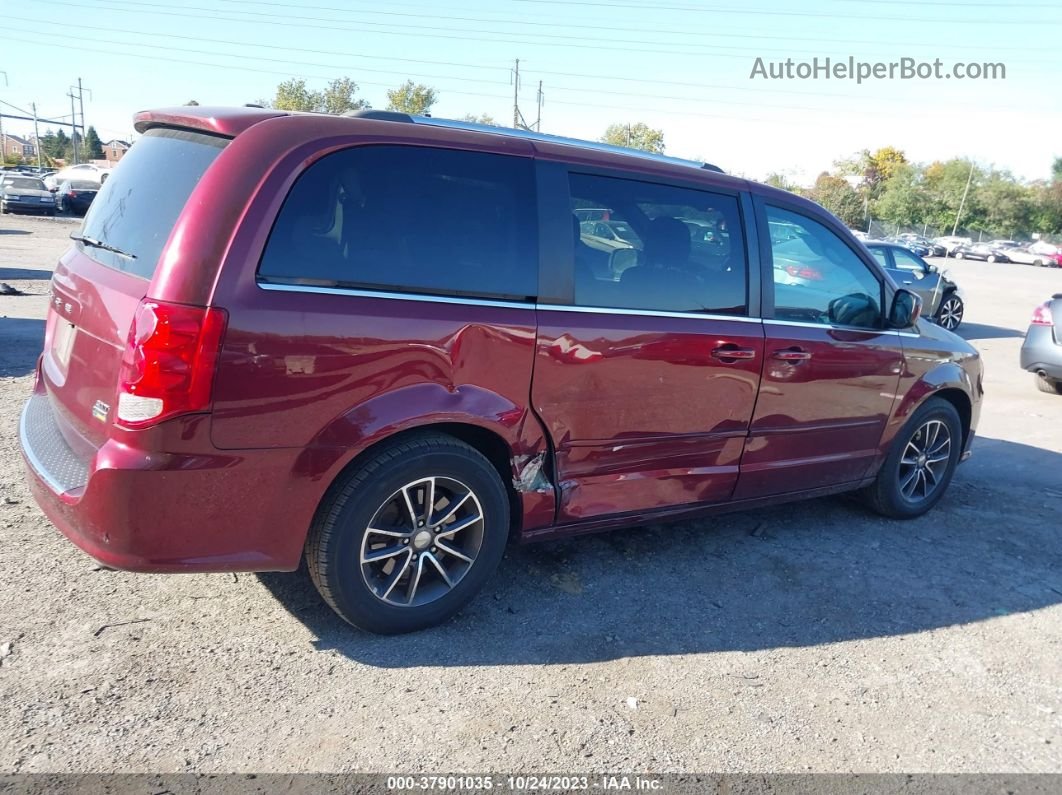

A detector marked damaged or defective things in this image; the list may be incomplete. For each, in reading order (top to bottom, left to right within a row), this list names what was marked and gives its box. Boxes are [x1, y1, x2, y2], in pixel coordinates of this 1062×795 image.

damaged vehicle [18, 107, 980, 636]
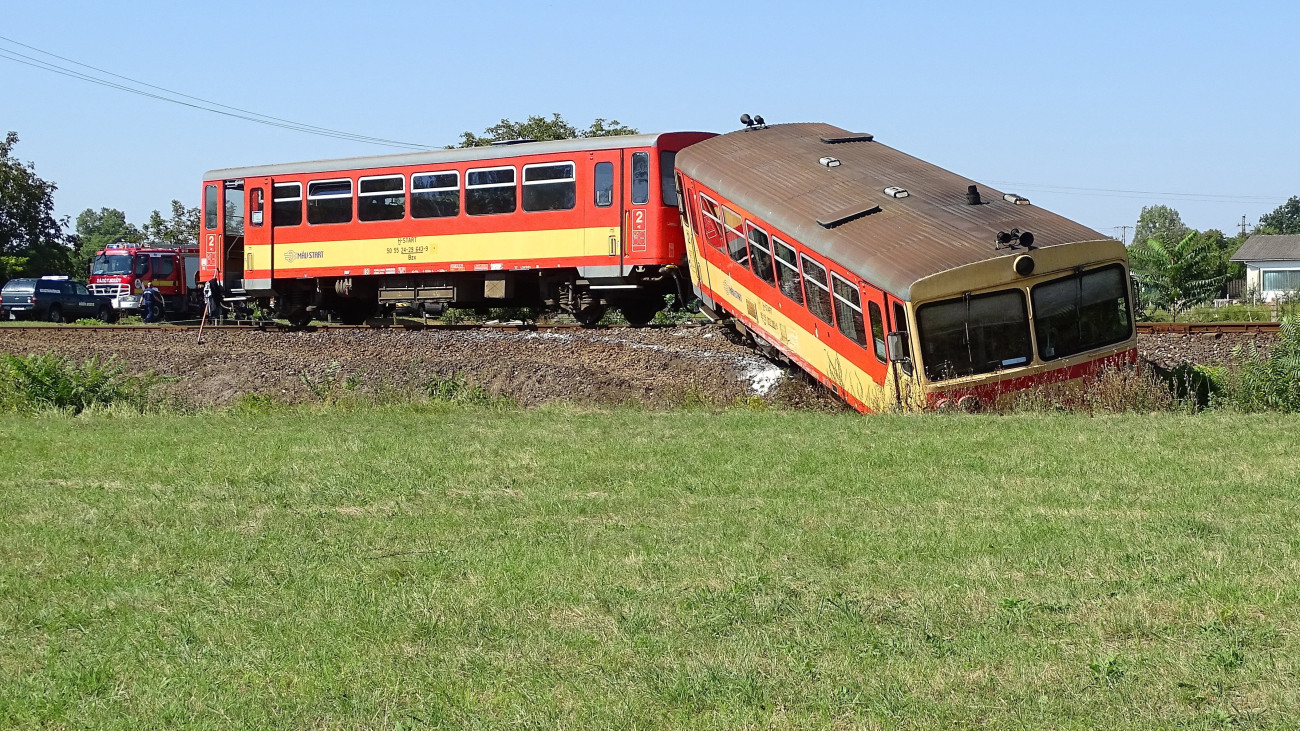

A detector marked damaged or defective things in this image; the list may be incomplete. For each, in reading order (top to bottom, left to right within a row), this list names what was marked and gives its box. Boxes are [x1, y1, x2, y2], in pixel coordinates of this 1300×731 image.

rusty corrugated roof [676, 122, 1112, 299]
rusty corrugated roof [1227, 232, 1300, 261]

= = = =

=== WHAT THE TASK REQUIRES ===
Rewrite the stretch from the start of the lines through the line containing "damaged vehicle [18, 107, 980, 636]", substituting "scanner" for "detector" and changing nothing else. Leave the pictures out of your answer.

=== COMPLETED TASK ===
A scanner marked damaged or defective things in this image; the list may be incomplete. For each, in reading order (top to bottom, left to right within a row), this list names what was marked and gives its box. Boxes are [x1, y1, x2, y2], in pixel coordinates of this 1062×795 image.

damaged vehicle [18, 107, 980, 636]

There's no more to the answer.